-------- Brano riportato

La storia ha inizio quando tre colleghe di lavoro sono costrette ad aiutare una quarta compagna, occultando il cadavere del marito che quest’ultima ha ucciso dopo l’ennesimo maltrattamento subito. Sono tutte legate da una labile amicizia, nata per sostenersi a vicenda in condizioni di forte pressione sul lavoro. Perché è il contesto sociale il vero protagonista del romanzo: casalinghe che, per gestire di giorno i figli e i parenti anziani, lavorano da mezzanotte alle cinque del mattino in una grande fabbrica di cibi pronti alla periferia di Tokyo; oberate dai debiti, spesso abbandonate dai mariti, ricorrono a strozzini usurai che hanno il controllo di fatto sulle loro vite; nella fabbrica lavorano anche mezzo-sangue nippo-brasiliani, figli di giapponesi emigrati prima della guerra, che vivono ai margini della società come cittadini di seconda classe ; i mariti frequentano le bische e i bordelli gestiti dalla mafia, dove li intrattengono ragazze cinesi che lasciano le campagne per i soldi facili della prostituzione. Le atmosfere sono perennemente cupe. La notte domina sulla luce. E l’estate è un umido alternarsi di pioggia monsonica e caldo torrido.

Anche i più elementari principi etici evaporano in un simile contesto di degrado e Kirino non giudica i propri personaggi , non li etichetta come buoni, malvagi, vittime o criminali. Li segue con una certa empatia nelle difficili scelte cui sono costretti: sono soprattutto persone sopraffatte dalla solitudine, che hanno perso o non hanno mai avuto fiducia negli altri. Le donne poi sembrano non avere via di scampo (e il pensiero corre a Venivamo tutte dal mare). Anche quelle che, come Masako, il personaggio centrale del romanzo, hanno un’istruzione e nutrivano giustificate ambizioni di carriera vengono stroncate dal sistema patriarcale e obbligate a sottomettersi al più consono lavoro di casalinga.

Natsuo Kirino, che ha al suo attivo oltre venti libri noir, scrive da vera romanziera, modellando con cura atmosfere di malinconica tristezza e personaggi feriti, ognuno a modo suo, dalla vita.

----------------
-------- Materiale fornito

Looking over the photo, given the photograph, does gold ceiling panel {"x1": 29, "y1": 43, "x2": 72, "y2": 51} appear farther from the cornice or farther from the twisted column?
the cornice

----------------

§ **Esercizio assegnato A**: Nel brano sul romanzo di Kirino, in quale fascia oraria lavorano le casalinghe nella fabbrica di cibi pronti?
§ **Esercizio assegnato B**: Modifica il brano sul romanzo di Kirino da "Anche i più" a "lavoro di casalinga.", mettendo "disperazione" al posto di "solitudine".

§ **Risposta scritta A**: Da mezzanotte alle cinque del mattino.

§ **Risposta scritta B**:
Anche i più elementari principi etici evaporano in un simile contesto di degrado e Kirino non giudica i propri personaggi , non li etichetta come buoni, malvagi, vittime o criminali. Li segue con una certa empatia nelle difficili scelte cui sono costretti: sono soprattutto persone sopraffatte dalla disperazione, che hanno perso o non hanno mai avuto fiducia negli altri. Le donne poi sembrano non avere via di scampo (e il pensiero corre a Venivamo tutte dal mare). Anche quelle che, come Masako, il personaggio centrale del romanzo, hanno un’istruzione e nutrivano giustificate ambizioni di carriera vengono stroncate dal sistema patriarcale e obbligate a sottomettersi al più consono lavoro di casalinga.